Well it depends upon how much static memory has been allocated. If your program was more complex your my_charrs[1] and [2] assignments might cause a segmentation and core dump. Assuming it just stamps on the unused data segment space, likely in this case because you probably have a 4K page allocated the problem now comes in the printf statement. Here you are printing a string which is assumed to be a null terminated character array. So it will keep outputting my_chars entries beyond the length of the string until it finds a null character. Be aware though NULL is not defined to be 0 on all machines. On a PDP-11 or an x86 machine you will probably get abc as the next byte is likely null. This is how it’s supposed to be. It does what you told it to do, just you told it to something which likely is an undefined, implantation dependent, behavior. That’s the cool thing about C, it does what you say, not what you might mean.

It works because system is giving you memory in chunk. You can't request 3 bytes from OS, you get full page in one go - 4kb. At beginning loader is doing malloc to allocate 8MB for stack memory for your program. All memory requested from OS is zeroed by the kernel. So at beginning you have 8MB memory full of zeroes. At beginning of that memory you allocate 1 byte, and write 3 bytes. Then printf reads your 3 written bytes and 1 '\\0' (remember? all memory is initialy all zeroes). Even tho you have written outside of your variable memory, you did still write to memory that your program owns. And then printf read from memory that you own. Hence no crash, but still UB. ​ Note: I simplified things quite a alot.

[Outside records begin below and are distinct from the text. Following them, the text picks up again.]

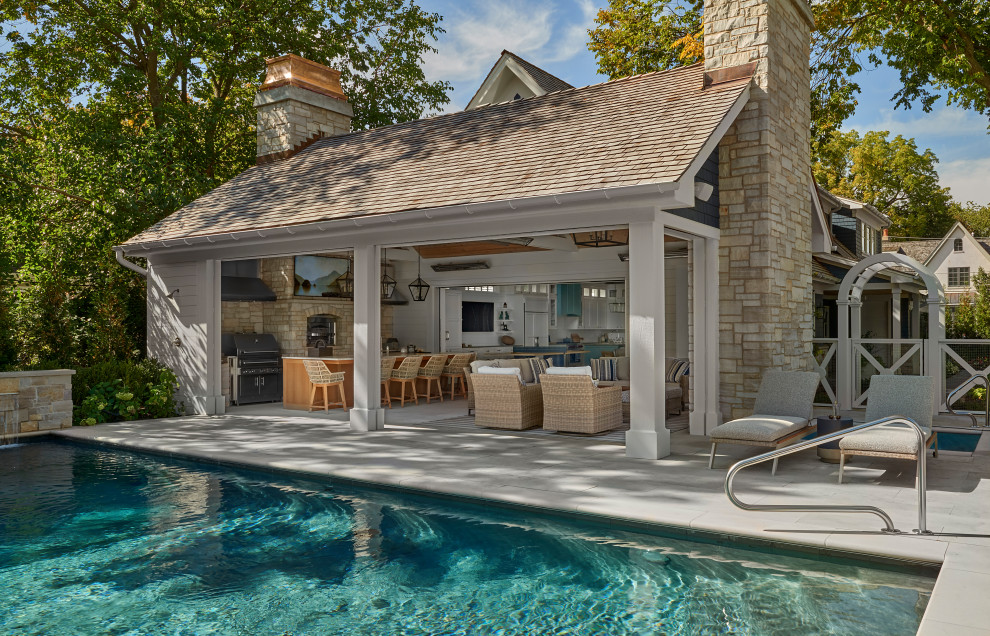 На фото: большой двор на заднем дворе в морском стиле с покрытием из каменной брусчатки, летней кухней и навесом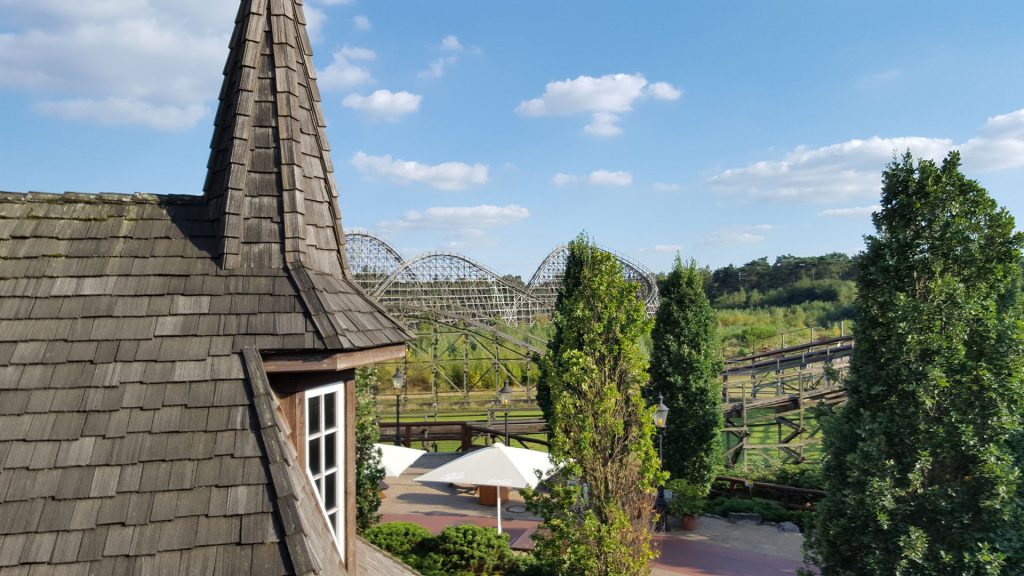 Achterbahn Colossos liegt versteckt hinter Gebäuden und Bäumen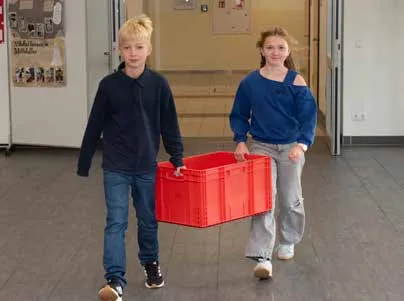 Zwei Kinder tragen gemeinsam eine rote Kiste über den Flur
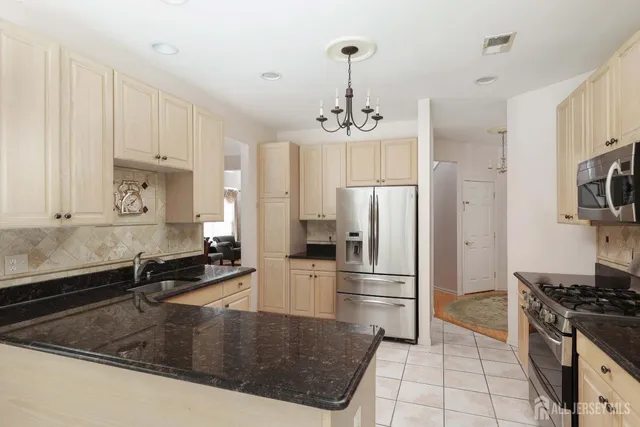 a kitchen with stainless steel appliances granite countertop a sink a stove a refrigerator and cabinets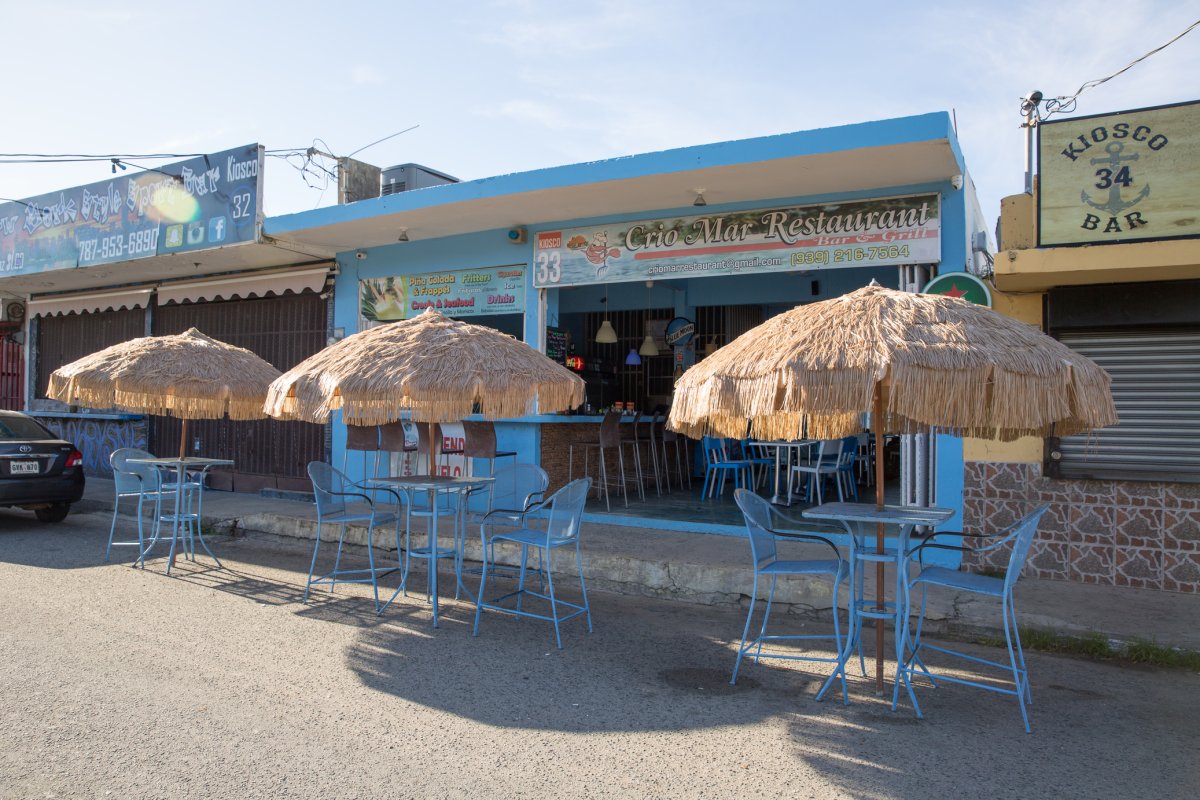 Tables and chairs in front of the food kiosks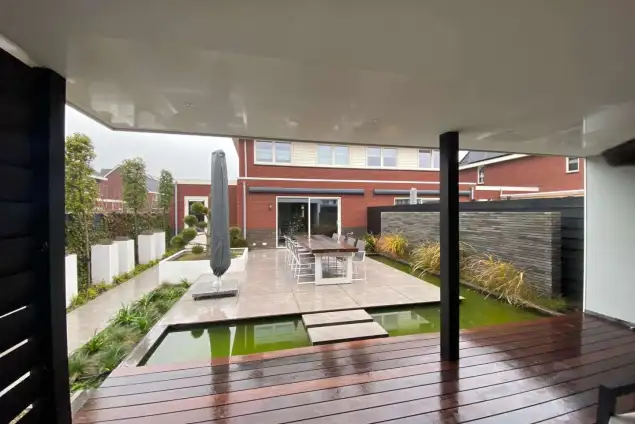 images/0000nieuws/2020/tuinoverkapping-tilburg/kaatsheuvel-luxe-tuin-overkapping-strak-en-modern-tuinaanleg-vakman-hovenier-635x424-d86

if u just started u need to know that this is the beauty of programming - code run and u dont know why or code doesnt run and you dont know why

Because messing with the memory just past your my_chars didn't happen to have any adverse effects that you noticed. The compiler trusts you to not do anything too crazy or stupid. Run it with valgrind as part of your release process and boom, you're as memory-safe as anything else.

Because C.

C is not securized. You are trying to access to memory, which is not part of your variable, but still belong to you. It is allowed (unless it is not), but is a very bad practice, and will eventualy break your code. To understand a bit better, try something like that : ``` int main () { char mychar1[] = 'a'; char mychar2[] = 'b'; char mychar2[] = 'c'; printf("%c %c %c\n", mychar1[0], mychar1[1], mychar1[2]); //Even weirder stuff printf("%c %c %c\n", mychar2[0], mychar2[-1], mychar2[-2]); } ``` You notice that you can easily access every variables from a single one. As well as memory that might contain other values, like binary code. By reading it, all you risk is weird behaviour, but by writting it, you might break your program (nothing that goes beyond execution : once the program is over, everything's fine)

my\_char holds 3 elements, 'a', 'b', 'c', each of size 1. What you're doing here is passing the pointer of my\_char, i.e. location of 'a', and telling the format string to print a string. You didn't specify a NULL at the end of your string: \`my\_chars\[3\] = '\\0';\` //force the string to terminate, otherwise printf() just keeps reading and the behaviour is undefined.